▶ **What you are asked to do**
If a line in the entries contains the string "zebraburchells", include that line in your answer.

━━━ Given data ━━━

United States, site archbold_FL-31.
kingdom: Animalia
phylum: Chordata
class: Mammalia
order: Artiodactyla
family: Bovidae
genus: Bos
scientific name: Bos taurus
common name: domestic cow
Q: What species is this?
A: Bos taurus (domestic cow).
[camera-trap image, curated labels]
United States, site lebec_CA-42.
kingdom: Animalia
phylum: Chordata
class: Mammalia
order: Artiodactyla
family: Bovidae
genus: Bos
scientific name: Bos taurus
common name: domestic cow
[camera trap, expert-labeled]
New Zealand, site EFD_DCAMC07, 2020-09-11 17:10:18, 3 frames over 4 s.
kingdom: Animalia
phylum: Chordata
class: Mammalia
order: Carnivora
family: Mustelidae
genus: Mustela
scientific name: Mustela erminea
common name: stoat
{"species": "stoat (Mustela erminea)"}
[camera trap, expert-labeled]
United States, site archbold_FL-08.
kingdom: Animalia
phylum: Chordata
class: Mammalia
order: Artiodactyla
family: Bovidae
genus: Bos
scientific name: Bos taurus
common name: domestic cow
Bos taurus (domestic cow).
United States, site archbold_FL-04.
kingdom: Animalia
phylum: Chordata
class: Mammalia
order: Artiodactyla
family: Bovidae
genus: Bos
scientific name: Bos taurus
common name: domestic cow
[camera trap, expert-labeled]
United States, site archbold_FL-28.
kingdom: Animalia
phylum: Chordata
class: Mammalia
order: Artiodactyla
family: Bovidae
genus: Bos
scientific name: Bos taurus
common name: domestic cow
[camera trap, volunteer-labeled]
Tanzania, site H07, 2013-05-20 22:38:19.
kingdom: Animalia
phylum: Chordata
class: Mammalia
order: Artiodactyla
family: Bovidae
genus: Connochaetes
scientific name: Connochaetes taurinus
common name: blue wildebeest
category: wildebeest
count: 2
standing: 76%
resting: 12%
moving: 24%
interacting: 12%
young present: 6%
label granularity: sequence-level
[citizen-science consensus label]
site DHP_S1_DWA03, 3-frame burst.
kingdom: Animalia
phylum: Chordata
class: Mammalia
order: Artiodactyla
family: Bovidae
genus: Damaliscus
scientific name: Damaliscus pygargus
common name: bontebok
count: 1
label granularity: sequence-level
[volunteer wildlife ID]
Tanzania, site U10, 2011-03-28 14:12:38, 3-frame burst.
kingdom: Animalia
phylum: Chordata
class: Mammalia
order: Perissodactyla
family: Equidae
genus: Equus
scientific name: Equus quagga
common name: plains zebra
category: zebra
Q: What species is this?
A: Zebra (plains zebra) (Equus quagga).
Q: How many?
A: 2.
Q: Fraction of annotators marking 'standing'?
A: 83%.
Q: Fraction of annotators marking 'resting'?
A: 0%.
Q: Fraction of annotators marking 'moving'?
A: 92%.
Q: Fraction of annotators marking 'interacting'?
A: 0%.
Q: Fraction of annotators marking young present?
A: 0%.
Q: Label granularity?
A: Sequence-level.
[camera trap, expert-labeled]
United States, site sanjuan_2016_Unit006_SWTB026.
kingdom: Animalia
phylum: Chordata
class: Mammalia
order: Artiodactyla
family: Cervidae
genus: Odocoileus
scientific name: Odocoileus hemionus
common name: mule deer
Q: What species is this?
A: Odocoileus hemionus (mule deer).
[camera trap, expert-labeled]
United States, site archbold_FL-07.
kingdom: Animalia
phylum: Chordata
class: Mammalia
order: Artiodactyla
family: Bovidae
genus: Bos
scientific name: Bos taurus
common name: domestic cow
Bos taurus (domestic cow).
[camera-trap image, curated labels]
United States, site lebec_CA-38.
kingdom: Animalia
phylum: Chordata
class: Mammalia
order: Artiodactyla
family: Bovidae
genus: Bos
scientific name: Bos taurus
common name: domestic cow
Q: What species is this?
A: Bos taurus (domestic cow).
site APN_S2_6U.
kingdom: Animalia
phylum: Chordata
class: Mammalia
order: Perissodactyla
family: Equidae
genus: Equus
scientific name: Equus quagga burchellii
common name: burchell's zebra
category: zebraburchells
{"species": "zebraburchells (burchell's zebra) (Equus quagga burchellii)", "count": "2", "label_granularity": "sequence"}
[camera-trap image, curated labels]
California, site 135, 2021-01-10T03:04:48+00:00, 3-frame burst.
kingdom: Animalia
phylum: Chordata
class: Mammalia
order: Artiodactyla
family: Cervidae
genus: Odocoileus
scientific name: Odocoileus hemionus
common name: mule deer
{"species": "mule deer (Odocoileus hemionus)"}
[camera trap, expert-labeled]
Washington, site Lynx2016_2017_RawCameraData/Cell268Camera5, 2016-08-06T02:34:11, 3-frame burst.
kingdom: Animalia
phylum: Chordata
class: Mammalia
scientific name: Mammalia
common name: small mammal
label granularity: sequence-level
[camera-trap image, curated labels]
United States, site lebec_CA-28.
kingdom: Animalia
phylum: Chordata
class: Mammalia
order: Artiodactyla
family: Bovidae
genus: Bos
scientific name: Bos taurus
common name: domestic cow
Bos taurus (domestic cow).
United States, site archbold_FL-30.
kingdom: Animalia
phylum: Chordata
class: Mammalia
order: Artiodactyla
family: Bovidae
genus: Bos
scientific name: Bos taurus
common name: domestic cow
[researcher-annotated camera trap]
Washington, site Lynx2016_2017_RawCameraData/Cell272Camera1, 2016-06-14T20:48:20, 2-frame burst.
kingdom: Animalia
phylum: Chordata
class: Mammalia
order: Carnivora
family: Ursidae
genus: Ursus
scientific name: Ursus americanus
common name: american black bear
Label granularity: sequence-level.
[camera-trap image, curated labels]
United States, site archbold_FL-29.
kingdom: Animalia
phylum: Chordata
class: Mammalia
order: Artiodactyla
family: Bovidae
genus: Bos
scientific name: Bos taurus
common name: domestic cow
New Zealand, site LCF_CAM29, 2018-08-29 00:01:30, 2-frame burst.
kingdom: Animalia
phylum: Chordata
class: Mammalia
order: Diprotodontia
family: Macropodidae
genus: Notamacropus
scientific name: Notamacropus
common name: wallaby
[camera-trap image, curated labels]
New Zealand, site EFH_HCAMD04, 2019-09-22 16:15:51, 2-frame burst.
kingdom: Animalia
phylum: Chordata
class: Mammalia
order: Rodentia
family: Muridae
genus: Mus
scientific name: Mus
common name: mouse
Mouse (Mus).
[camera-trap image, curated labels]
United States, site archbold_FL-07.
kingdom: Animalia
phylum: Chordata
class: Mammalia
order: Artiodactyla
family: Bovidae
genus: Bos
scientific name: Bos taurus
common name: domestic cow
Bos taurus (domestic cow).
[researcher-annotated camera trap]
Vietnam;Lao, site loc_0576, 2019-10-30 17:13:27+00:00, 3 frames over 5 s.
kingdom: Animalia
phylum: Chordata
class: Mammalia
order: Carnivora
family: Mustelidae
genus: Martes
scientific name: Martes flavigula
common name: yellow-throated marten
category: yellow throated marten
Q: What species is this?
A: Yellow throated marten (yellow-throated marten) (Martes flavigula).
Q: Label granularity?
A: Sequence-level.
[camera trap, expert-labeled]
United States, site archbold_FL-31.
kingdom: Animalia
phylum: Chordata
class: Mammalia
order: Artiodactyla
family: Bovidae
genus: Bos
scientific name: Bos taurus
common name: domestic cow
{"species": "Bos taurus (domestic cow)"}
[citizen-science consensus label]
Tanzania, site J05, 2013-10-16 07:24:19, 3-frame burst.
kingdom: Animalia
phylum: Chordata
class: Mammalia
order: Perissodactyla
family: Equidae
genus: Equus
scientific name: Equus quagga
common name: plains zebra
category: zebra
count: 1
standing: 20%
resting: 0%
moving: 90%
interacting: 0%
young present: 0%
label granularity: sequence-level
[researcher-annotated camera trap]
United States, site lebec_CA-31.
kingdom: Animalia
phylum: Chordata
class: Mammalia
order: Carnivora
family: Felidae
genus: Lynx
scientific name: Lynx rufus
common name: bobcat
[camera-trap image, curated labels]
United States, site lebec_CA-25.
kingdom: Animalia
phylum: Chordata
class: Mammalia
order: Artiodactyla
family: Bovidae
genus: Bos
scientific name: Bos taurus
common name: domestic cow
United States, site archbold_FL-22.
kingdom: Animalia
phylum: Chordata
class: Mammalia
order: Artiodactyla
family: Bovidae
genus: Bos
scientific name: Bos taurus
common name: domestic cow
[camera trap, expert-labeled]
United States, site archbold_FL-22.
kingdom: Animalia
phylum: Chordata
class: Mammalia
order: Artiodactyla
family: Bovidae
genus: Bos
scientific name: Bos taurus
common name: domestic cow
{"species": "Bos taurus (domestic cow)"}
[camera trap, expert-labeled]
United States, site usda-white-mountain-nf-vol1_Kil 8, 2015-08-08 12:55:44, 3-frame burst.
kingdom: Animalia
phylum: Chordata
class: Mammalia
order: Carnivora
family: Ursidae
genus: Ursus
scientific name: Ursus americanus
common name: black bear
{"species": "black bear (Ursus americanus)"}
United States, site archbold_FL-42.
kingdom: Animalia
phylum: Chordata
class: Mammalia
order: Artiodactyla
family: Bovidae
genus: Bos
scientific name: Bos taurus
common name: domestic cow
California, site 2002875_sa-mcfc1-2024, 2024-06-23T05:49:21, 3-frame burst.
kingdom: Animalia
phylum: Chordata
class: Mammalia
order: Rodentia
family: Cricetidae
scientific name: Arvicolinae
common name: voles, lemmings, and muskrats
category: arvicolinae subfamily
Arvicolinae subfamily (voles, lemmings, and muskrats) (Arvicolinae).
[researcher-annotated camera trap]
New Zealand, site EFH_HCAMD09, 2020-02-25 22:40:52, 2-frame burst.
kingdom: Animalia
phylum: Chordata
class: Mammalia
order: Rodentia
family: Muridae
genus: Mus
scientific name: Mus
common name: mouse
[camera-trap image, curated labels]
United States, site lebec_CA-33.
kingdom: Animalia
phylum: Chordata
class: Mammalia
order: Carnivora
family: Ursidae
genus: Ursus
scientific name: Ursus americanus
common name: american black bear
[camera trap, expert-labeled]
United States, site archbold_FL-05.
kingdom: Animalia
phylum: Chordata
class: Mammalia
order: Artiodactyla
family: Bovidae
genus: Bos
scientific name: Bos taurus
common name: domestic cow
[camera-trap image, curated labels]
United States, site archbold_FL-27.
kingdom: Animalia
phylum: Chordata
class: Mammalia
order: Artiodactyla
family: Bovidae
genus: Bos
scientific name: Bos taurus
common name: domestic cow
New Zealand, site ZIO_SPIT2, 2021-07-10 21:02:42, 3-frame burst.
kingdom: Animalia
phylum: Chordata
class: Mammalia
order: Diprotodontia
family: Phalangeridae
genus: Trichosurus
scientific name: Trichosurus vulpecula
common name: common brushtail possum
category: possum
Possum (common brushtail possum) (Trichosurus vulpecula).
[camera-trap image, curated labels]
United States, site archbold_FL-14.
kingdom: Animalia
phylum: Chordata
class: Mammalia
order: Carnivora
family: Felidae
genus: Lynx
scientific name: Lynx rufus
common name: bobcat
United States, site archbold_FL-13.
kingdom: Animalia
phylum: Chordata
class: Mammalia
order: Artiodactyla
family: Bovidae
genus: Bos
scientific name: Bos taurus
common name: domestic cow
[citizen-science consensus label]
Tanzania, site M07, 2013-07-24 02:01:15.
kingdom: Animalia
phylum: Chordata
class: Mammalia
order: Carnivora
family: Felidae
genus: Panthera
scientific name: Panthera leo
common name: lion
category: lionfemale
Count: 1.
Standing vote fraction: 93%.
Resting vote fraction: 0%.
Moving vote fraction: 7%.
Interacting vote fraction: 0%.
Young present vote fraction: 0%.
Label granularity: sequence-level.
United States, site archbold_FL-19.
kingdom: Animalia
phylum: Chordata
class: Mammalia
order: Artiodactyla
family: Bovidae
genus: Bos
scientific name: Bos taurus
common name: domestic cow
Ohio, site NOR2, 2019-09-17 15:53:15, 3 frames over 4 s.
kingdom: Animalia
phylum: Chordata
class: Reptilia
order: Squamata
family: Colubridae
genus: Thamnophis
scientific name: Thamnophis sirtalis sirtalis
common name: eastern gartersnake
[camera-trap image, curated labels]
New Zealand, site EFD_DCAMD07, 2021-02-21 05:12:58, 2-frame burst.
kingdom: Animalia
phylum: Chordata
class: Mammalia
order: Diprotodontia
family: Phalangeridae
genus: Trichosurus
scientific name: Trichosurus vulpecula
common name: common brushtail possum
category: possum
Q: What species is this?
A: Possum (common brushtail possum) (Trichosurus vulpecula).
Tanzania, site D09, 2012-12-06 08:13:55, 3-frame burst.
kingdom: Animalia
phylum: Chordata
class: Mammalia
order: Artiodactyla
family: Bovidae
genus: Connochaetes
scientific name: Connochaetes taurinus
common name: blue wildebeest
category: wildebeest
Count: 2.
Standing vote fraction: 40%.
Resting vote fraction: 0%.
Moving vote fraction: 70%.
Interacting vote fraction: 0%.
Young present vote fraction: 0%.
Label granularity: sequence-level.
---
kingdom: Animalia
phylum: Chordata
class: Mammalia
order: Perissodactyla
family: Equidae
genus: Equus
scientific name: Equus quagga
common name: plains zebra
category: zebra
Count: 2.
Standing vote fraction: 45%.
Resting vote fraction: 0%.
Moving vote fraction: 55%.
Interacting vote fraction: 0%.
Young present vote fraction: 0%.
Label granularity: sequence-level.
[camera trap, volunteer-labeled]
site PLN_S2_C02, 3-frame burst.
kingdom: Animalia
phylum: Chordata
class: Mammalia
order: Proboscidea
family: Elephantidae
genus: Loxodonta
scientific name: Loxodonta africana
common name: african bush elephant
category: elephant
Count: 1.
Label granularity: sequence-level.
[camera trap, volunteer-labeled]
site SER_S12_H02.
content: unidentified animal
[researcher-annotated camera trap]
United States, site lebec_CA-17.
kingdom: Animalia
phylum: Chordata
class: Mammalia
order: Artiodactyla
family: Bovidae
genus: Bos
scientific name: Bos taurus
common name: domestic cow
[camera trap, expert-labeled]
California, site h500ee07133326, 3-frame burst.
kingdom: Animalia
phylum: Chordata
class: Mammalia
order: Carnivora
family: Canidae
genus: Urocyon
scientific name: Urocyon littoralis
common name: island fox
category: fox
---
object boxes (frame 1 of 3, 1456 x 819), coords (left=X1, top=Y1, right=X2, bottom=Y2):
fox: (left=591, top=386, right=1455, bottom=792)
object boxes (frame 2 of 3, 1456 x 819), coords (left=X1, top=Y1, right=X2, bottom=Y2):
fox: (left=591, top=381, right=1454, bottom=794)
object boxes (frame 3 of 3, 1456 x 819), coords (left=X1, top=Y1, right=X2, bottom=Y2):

━━━

▶ **Exercise answer**
category: zebraburchells
{"species": "zebraburchells (burchell's zebra) (Equus quagga burchellii)", "count": "2", "label_granularity": "sequence"}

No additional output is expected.